On Tue, Oct 27, 2020 at 10:58 AM André Przywara <andre.przywara@xxxxxxx> wrote:
> On 26/10/2020 21:51, Rob Herring wrote:
> > On Thu, Oct 22, 2020 at 10:23 AM Tom Rini <trini@xxxxxxxxxxxx> wrote:
> >> On Fri, Oct 23, 2020 at 01:58:04AM +1100, David Gibson wrote:
> >>> On Thu, Oct 22, 2020 at 08:32:54AM -0400, Tom Rini wrote:
> >>>> On Thu, Oct 22, 2020 at 03:00:13PM +1100, David Gibson wrote:
> >>>>> On Wed, Oct 21, 2020 at 06:49:14PM -0400, Tom Rini wrote:
> >
> > [...]
> >
> >>>>>> But what does all of this _mean_ ?  I kinda think I have an answer now.
> >>>>>> One of the things that sticks out is 6dcb8ba408ec adds a lot and
> >>>>>> 11738cf01f15 reduces it just a little.
> >>>>>
> >>>>> Ah, that's a tricky one.  If we don't handle unaligned accesses we
> >>>>> instead get intermittent bug reports where it just crashes.
> >>>>
> >>>> We really need to talk about that then.  There was a problem of people
> >>>> turning off the sanity check for making sure the entire device tree was
> >>>> aligned and then having everything crash.
> >>>
> >>> Ok... I'm not really sure where you're going with that thought.
> >>
> >> In my reading of the mailing list history of how this issue came up,
> >> it was someone was booting a dragonboard or something, and they (or
> >> rather, the board maintainer set by default) the flag to use the device
> >> tree wherever it is in memory and NOT to relocate it to a properly
> >> aligned address.  This in turn lead to the kernel getting an unaligned
> >> device tree and everything crashing.  The "I know what I'm doing" flag
> >> was set, violated the documented requirements for device trees need to
> >> reside in memory and everything blew up.
> >>
> >> After that it was noticed that there could be some internal
> >> mis-alignment and if you tried those accesses on a CPU that doesn't
> >> support doing those reads easily there could be problems, but that's not
> >> a common at all case (as noted by it not having been seen in practice).
> >
> > Nor a problem on many environments to begin with.
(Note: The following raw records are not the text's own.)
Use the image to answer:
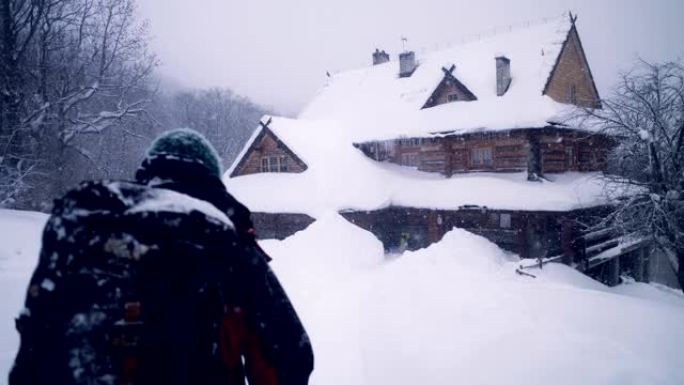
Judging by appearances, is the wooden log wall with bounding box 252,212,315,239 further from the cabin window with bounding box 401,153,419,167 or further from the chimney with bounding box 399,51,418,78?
the chimney with bounding box 399,51,418,78

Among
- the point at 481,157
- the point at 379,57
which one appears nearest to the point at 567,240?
the point at 481,157

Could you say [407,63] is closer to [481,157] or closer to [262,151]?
[481,157]

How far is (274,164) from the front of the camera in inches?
855

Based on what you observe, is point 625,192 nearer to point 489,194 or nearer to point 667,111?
point 667,111

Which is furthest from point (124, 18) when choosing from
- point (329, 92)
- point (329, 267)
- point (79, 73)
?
point (329, 267)

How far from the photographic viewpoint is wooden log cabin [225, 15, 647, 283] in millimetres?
16422

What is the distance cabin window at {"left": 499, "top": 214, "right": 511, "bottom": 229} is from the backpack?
55.5 feet

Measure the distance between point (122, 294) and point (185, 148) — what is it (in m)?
0.69

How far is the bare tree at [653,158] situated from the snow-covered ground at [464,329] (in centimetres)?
553

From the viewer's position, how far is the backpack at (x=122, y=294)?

More below...
> >
> >>>>> I suppose we could add an ASSUME_ALIGNED_ACCESS flag, and it will just
> >>>>> break for either an unaligned dtb (unlikely) or if you attempt to load
> >>>>> an unaligned value from a property (more likely, but don't add the
> >>>>> flag if you're not sure you don't need it).
> >>>>
> >>>> So long as it's abstracted in such a way that we don't grow the size of
> >>>> everything again, yes, that is the right way forward I think.
> >>>
> >>> All the ASSUME flags should be resolved at compile time (at least with
> >>> normal optimization levels enabled in the compiler), so testing for
> >>> those shouldn't increase size at all.  If they do, something is wrong.
> >>
> >> I'm saying that how ever this new ASSUME flag is done, it needs to be
> >> done in such a way the compiler really will be smart about it.  So
> >> something like making a new function that does fdt64_ld() if we aren't
> >> ASSUME_ALIGNED_ACCESS and fdt64_to_cpu() if we are
> >
> > Ah, unaligned accesses again... To summarize, both performance and
> > size suffer with not doing unaligned accesses.
> >
> > Why not a HAS_UNALIGNED_ACCESS flag instead (or the inverse) that will
> > do unaligned accesses? That would be more aligned with what the system
> > can support rather than sanity checking associated with ASSUME_*.
> >
> > To repeat from last time, everything ARMv6 and up can do unaligned
> > accesses if enabled.
> But that requires the MMU to be enabled, doesn't it? If I read the ARM
> ARM correctly, unaligned accesses always trap on device memory,
> regardless of SCTLR.A. And without the MMU enabled everything is device
> memory. We compile U-Boot with -mno-unaligned-access/-mstrict-align to
> cope with that, and that most likely affects libfdt as well?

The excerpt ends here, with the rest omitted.